WRITTEN REQUEST: Identify every line in the items below that contains the string "instances", and copy each such line.

MATERIAL TO PROCESS:
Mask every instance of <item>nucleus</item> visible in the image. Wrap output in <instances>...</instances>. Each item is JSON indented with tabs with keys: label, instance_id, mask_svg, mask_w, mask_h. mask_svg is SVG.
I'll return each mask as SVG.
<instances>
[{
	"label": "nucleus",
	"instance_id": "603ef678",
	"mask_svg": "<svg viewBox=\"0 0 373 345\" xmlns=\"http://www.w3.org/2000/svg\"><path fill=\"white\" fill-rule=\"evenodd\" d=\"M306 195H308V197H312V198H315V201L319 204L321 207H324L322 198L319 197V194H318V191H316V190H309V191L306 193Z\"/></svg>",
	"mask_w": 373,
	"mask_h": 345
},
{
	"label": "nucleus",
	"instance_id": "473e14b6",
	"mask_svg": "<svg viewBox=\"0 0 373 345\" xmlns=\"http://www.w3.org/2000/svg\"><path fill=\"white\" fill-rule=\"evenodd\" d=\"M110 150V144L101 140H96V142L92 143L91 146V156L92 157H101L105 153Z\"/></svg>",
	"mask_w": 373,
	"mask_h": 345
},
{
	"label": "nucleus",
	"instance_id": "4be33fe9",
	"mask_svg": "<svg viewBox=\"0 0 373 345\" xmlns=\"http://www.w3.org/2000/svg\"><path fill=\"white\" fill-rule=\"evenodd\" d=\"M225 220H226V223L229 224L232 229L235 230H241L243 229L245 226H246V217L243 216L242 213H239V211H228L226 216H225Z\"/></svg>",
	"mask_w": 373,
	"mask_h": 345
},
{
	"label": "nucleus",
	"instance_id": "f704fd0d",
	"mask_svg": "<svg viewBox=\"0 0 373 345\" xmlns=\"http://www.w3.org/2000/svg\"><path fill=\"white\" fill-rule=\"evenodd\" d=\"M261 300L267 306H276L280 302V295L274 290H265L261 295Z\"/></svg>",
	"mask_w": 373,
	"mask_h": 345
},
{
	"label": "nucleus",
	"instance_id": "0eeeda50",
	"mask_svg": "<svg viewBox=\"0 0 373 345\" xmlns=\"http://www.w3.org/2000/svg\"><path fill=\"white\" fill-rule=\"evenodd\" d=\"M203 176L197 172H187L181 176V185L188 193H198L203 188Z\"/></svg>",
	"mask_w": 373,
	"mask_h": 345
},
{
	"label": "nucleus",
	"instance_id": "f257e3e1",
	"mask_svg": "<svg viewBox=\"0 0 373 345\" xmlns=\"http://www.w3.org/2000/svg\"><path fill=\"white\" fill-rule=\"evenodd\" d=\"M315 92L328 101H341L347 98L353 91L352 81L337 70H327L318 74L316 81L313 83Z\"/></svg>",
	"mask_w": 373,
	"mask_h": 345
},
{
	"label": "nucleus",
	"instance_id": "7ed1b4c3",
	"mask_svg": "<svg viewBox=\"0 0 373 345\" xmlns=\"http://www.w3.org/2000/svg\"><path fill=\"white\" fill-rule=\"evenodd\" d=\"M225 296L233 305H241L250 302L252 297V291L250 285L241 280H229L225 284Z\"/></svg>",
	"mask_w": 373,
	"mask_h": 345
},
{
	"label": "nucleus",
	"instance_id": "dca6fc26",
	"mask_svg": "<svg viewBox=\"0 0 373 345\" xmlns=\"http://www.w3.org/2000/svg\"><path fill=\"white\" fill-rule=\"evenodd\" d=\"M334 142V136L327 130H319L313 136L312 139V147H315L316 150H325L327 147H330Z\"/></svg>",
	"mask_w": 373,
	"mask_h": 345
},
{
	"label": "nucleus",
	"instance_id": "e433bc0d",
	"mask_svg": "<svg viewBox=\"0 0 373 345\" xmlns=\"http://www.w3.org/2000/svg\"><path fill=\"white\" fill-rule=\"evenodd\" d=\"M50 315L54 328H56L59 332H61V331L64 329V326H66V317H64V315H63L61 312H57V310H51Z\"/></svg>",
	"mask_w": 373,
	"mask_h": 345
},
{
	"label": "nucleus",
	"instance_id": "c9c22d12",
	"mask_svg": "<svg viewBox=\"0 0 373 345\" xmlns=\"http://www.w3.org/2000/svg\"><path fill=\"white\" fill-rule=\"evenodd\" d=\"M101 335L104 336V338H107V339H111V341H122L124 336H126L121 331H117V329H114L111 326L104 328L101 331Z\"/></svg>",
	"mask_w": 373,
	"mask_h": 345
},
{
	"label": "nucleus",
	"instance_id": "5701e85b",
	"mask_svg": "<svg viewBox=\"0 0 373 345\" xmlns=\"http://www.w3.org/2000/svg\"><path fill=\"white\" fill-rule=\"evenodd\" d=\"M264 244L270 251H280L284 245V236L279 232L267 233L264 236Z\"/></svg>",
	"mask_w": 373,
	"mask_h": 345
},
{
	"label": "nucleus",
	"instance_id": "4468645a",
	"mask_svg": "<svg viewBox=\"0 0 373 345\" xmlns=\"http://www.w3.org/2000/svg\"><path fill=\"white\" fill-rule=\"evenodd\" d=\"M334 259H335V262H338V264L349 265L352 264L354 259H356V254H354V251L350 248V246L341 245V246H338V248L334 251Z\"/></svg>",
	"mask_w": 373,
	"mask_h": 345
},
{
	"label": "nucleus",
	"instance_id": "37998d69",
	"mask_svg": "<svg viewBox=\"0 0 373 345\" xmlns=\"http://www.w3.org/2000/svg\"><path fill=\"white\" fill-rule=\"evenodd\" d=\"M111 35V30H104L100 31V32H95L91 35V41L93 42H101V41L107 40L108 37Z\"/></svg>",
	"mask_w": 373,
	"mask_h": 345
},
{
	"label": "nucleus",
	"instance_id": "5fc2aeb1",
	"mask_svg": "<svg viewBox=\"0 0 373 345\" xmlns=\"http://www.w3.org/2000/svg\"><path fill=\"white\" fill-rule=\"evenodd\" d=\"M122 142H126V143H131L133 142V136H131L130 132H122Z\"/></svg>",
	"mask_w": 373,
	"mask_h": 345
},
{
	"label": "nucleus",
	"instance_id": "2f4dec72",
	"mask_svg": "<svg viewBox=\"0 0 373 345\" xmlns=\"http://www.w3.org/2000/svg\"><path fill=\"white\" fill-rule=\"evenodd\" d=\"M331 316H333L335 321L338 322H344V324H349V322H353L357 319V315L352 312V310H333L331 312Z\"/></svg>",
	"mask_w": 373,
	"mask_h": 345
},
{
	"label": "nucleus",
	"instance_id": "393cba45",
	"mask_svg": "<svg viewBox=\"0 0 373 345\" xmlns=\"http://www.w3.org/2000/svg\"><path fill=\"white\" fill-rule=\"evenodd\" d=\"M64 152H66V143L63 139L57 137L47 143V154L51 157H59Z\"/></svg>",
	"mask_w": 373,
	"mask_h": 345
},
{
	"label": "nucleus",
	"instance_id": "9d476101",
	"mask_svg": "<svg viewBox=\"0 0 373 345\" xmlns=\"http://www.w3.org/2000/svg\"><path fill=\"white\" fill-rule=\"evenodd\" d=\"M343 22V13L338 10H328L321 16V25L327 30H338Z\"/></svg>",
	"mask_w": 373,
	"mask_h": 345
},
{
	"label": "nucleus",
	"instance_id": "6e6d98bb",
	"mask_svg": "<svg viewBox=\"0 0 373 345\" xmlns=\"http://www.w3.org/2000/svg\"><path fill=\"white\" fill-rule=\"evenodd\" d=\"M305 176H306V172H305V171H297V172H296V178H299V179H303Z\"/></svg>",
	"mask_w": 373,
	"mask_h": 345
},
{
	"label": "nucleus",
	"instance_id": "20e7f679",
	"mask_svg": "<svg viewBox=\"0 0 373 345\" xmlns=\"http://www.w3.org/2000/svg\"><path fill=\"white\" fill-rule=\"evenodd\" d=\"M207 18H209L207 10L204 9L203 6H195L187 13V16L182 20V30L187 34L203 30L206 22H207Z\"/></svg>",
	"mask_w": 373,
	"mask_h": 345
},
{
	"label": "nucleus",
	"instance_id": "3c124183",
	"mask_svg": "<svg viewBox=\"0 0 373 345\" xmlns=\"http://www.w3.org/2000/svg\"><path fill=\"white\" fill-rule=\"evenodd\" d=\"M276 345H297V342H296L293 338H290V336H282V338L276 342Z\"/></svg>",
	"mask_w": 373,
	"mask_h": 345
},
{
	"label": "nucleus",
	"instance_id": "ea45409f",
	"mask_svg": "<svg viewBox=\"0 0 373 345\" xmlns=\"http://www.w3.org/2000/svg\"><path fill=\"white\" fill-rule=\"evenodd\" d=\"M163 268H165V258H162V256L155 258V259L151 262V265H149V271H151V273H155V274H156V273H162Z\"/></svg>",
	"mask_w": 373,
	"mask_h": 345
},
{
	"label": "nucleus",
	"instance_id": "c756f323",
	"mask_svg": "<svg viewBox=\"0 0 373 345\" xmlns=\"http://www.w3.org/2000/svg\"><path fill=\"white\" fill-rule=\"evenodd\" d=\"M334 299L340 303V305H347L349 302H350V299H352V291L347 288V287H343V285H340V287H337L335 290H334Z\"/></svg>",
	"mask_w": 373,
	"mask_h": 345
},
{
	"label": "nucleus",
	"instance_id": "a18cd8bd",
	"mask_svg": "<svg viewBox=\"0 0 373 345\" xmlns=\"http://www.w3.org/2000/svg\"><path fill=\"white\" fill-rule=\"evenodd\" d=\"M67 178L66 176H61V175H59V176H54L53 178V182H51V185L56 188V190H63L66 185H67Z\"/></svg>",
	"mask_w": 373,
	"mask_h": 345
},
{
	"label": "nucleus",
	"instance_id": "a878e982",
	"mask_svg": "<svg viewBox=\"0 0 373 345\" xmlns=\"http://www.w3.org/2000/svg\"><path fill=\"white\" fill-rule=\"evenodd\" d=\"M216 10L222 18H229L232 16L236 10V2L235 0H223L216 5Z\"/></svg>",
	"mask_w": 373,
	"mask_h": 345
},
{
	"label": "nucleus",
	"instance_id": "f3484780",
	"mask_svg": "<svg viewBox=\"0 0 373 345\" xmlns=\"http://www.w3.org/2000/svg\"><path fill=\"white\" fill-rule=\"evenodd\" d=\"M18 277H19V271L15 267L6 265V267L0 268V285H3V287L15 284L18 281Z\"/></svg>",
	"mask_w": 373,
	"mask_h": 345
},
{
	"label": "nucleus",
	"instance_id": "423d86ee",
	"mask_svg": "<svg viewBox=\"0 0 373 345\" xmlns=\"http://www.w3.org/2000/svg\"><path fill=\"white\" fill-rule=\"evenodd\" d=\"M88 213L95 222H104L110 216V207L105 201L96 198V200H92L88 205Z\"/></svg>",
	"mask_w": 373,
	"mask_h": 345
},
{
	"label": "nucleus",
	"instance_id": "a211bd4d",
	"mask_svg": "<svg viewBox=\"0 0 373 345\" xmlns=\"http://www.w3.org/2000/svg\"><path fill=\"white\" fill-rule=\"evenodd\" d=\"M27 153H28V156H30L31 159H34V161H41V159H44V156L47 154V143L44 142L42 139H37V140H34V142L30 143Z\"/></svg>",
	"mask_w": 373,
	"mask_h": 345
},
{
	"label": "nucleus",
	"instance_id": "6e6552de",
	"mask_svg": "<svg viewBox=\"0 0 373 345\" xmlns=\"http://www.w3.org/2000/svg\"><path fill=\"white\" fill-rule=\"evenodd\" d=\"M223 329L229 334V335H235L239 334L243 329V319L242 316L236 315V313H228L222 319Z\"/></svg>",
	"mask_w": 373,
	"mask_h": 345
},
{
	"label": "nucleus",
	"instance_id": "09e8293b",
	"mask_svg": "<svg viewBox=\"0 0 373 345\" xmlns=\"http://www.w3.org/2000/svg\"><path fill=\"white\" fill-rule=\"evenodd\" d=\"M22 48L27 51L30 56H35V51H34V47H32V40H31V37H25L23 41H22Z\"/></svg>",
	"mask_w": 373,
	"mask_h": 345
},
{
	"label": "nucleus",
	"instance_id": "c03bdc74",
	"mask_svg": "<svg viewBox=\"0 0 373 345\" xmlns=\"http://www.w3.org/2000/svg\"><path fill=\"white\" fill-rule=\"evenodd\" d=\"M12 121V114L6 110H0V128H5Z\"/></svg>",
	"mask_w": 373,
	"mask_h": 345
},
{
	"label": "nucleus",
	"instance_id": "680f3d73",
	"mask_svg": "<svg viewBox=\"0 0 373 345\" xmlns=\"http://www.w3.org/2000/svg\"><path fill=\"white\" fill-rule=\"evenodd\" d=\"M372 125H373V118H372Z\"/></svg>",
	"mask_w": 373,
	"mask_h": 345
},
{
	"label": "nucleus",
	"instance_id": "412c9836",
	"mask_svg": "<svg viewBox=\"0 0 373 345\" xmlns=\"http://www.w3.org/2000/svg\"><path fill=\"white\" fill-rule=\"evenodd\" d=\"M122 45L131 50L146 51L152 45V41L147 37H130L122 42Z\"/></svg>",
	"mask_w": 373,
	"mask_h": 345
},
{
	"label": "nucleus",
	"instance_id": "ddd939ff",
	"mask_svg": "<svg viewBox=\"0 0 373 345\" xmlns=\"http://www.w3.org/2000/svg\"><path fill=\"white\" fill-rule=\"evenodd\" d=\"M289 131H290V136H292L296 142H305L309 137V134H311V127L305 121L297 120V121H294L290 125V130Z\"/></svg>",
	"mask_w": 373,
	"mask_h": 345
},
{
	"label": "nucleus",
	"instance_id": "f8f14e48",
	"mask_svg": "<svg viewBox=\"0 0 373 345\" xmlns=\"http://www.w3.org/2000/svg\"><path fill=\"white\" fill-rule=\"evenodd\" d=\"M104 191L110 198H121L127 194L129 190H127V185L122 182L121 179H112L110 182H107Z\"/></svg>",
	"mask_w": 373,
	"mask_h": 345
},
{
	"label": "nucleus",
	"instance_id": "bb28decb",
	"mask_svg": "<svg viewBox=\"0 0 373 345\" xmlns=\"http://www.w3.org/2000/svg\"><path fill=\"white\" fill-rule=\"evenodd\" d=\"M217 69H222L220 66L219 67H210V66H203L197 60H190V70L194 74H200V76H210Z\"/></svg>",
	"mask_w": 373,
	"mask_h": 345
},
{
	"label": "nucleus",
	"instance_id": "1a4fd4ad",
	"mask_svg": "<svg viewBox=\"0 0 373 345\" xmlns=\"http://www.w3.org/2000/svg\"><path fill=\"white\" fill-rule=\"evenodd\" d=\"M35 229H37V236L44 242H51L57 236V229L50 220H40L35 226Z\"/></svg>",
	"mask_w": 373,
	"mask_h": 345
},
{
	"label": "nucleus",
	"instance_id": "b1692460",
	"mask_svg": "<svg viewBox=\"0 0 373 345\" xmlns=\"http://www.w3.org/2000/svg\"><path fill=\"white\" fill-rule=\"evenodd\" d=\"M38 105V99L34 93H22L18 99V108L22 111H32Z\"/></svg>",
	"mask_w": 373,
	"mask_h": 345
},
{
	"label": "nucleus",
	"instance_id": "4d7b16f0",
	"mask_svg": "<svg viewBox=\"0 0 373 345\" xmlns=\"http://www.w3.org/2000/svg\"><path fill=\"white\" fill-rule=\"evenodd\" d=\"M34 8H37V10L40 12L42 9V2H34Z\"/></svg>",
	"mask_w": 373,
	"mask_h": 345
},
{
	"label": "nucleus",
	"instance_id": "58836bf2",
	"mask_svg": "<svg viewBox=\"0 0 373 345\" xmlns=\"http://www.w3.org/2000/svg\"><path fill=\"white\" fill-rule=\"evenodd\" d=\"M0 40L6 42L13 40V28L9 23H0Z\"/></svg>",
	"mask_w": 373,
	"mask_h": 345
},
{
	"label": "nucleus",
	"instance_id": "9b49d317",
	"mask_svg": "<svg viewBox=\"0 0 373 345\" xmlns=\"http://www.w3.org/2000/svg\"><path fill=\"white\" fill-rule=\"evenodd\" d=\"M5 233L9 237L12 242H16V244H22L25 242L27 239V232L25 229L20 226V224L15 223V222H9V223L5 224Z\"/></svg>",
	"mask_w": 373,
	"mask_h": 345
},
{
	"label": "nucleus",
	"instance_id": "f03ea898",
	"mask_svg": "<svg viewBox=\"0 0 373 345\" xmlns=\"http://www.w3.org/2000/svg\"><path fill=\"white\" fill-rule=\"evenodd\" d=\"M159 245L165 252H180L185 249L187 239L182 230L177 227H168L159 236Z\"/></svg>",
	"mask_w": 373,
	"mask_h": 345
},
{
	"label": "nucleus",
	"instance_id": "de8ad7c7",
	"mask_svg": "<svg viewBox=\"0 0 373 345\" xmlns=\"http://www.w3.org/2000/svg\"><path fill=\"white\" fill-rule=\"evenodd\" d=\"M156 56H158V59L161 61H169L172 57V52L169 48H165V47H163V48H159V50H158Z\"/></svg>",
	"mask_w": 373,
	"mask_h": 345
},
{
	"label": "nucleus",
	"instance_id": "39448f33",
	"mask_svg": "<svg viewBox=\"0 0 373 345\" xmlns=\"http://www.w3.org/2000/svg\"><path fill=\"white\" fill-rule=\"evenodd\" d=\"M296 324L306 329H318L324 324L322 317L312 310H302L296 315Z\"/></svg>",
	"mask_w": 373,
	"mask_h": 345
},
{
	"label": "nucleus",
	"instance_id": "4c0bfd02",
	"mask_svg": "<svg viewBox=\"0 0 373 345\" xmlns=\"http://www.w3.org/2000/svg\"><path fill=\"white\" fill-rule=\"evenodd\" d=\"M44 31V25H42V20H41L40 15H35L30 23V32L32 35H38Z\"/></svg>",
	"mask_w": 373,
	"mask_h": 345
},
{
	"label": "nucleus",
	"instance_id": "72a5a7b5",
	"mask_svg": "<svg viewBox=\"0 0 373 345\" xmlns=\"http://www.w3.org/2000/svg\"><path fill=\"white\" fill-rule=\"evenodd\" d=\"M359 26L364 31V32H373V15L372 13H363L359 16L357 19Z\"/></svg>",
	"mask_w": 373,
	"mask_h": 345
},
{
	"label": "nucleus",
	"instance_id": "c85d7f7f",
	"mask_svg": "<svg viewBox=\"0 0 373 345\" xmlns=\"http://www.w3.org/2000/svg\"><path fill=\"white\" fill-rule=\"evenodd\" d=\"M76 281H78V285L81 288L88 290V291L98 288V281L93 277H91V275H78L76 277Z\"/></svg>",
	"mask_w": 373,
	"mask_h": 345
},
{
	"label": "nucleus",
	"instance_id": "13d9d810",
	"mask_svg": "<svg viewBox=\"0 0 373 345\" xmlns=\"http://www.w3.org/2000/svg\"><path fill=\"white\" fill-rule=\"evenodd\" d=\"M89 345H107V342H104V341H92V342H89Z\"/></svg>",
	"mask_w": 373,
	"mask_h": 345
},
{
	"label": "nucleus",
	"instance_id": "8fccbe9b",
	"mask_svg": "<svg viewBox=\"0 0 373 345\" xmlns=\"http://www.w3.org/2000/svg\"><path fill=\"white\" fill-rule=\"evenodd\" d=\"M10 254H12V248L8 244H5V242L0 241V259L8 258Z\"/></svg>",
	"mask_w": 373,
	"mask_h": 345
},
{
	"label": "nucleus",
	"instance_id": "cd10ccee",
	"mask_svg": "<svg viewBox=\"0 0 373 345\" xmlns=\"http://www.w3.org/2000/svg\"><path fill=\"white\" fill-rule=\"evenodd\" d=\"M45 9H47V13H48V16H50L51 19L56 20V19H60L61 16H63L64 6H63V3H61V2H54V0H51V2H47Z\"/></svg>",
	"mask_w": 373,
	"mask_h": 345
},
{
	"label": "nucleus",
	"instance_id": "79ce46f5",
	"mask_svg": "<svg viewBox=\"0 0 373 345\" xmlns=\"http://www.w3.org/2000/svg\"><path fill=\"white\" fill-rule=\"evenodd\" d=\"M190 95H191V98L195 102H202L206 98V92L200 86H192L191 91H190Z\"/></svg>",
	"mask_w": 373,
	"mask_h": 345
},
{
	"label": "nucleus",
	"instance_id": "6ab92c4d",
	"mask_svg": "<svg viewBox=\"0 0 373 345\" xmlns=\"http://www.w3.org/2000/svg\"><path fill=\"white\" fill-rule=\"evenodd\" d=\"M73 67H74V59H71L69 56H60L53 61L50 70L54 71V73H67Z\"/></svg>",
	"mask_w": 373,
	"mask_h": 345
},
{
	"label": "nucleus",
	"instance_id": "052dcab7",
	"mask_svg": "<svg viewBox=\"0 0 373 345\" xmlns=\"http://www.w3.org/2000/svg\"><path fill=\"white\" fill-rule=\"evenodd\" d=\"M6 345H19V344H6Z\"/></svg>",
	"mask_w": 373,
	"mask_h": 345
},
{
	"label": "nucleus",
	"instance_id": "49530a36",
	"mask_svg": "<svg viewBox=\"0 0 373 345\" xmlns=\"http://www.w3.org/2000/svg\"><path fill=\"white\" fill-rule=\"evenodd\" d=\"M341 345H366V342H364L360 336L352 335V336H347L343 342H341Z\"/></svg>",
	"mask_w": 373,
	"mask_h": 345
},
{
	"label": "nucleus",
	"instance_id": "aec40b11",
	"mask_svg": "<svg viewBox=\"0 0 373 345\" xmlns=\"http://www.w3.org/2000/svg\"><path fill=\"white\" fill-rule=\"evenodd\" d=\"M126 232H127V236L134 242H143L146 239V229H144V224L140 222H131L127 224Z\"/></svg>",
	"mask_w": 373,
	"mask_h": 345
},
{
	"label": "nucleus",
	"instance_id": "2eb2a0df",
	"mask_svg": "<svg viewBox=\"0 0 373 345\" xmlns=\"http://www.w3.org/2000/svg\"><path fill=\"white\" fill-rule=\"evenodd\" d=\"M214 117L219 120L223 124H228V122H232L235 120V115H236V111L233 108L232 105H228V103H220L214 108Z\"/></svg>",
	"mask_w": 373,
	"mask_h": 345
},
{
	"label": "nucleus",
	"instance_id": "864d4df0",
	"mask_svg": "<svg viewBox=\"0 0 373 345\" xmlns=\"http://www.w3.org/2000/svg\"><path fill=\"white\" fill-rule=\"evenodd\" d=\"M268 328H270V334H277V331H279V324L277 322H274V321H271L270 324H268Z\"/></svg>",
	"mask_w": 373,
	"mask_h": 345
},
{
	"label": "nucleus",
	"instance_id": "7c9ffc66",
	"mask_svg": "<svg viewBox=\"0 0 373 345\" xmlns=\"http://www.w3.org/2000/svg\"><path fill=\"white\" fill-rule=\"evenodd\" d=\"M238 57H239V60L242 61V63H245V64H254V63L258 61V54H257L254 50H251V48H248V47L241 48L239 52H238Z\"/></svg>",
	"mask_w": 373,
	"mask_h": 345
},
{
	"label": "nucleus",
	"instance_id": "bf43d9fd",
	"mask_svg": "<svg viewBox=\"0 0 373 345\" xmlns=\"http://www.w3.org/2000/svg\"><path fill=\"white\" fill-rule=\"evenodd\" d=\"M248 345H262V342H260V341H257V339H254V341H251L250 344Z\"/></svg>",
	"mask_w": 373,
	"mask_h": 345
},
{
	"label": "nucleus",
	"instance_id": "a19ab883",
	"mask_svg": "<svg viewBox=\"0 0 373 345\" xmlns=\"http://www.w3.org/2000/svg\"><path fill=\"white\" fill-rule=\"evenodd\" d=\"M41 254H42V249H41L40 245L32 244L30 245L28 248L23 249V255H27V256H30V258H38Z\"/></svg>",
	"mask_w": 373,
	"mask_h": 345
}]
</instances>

OUTPUT FOR THIS EXERCISE:
Mask every instance of <item>nucleus</item> visible in the image. Wrap output in <instances>...</instances>. Each item is JSON indented with tabs with keys: label, instance_id, mask_svg, mask_w, mask_h. mask_svg is SVG.
<instances>
</instances>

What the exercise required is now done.